---------- EXCERPTED DATA

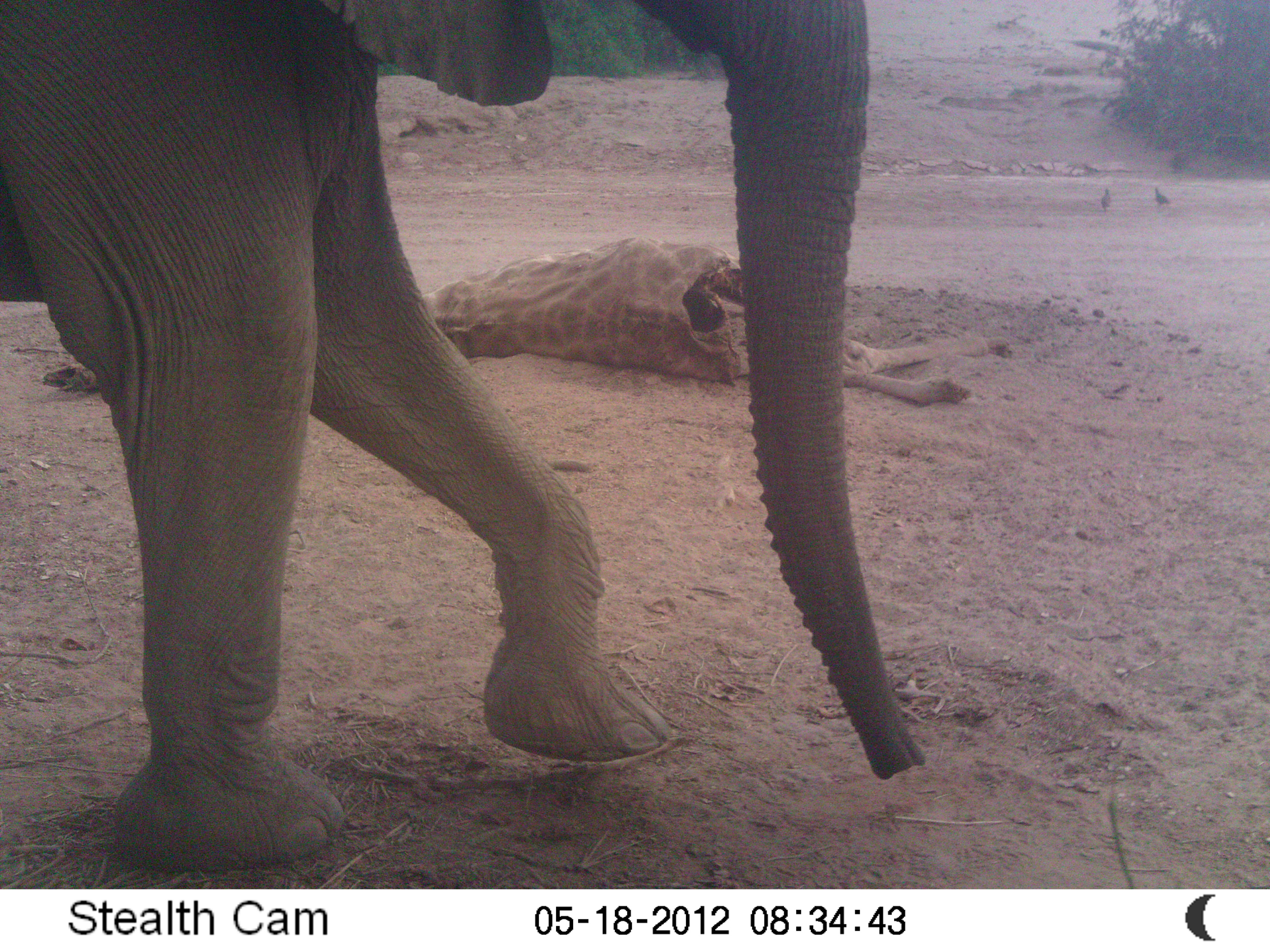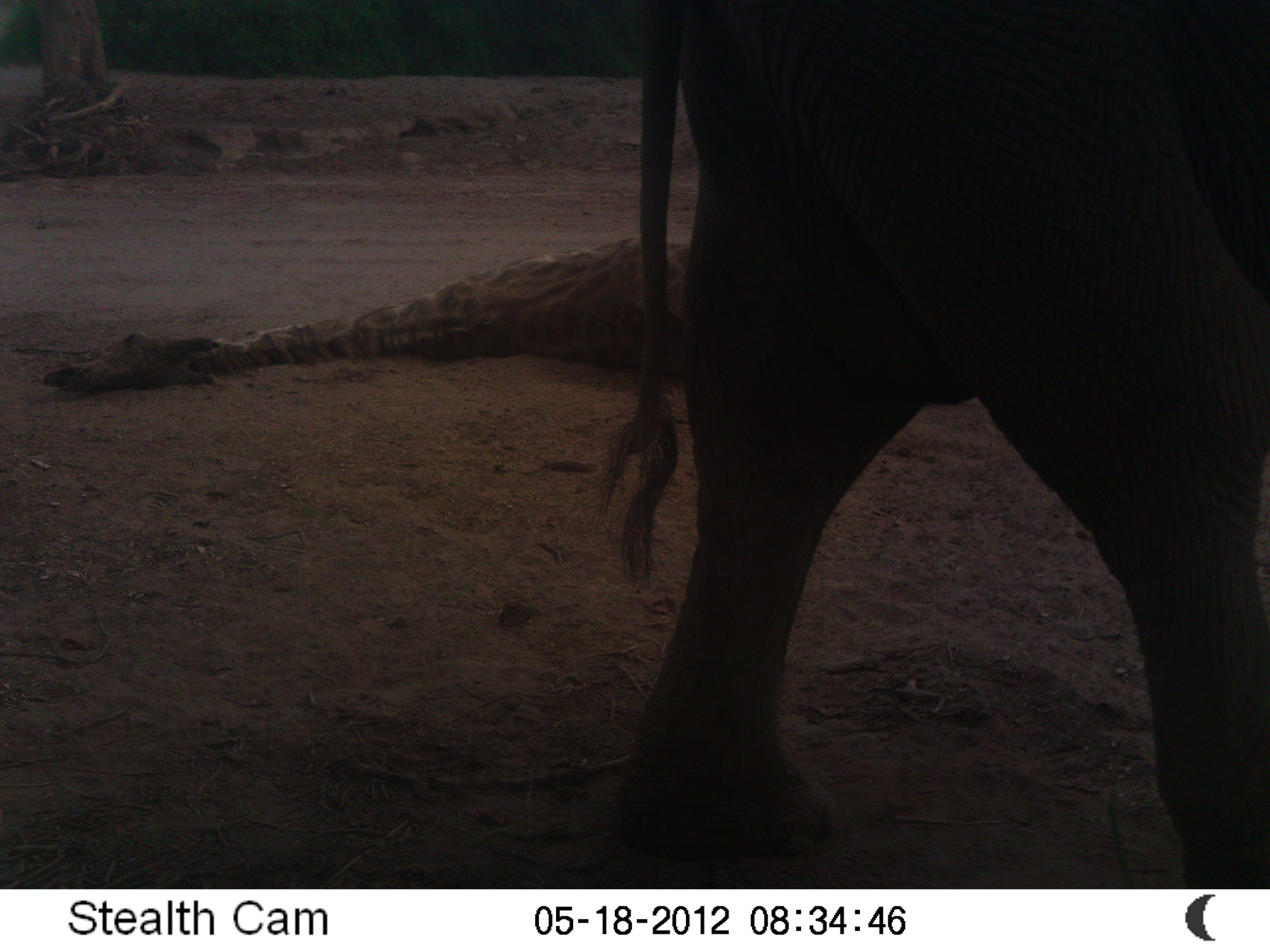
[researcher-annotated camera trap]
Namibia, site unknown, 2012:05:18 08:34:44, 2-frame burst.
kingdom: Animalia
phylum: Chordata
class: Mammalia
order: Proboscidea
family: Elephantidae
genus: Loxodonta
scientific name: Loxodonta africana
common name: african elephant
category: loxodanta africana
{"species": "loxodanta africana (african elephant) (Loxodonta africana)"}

--------------------
---------- EXCERPTED DATA

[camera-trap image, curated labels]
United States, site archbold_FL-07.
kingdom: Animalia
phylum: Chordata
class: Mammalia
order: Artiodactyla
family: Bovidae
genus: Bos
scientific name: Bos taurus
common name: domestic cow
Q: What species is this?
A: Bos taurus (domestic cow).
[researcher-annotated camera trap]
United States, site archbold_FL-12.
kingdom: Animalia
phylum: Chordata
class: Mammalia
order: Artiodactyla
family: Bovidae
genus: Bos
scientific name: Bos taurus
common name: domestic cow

--------------------
---------- EXCERPTED DATA

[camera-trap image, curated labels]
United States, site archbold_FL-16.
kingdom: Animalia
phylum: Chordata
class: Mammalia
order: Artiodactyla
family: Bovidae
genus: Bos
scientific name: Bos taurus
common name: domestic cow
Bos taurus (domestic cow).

--------------------

Wherever the string "site" occurs in the records above, copy that line.

ANSWER SPACE
Namibia, site unknown, 2012:05:18 08:34:44, 2-frame burst.
United States, site archbold_FL-07.
United States, site archbold_FL-12.
United States, site archbold_FL-16.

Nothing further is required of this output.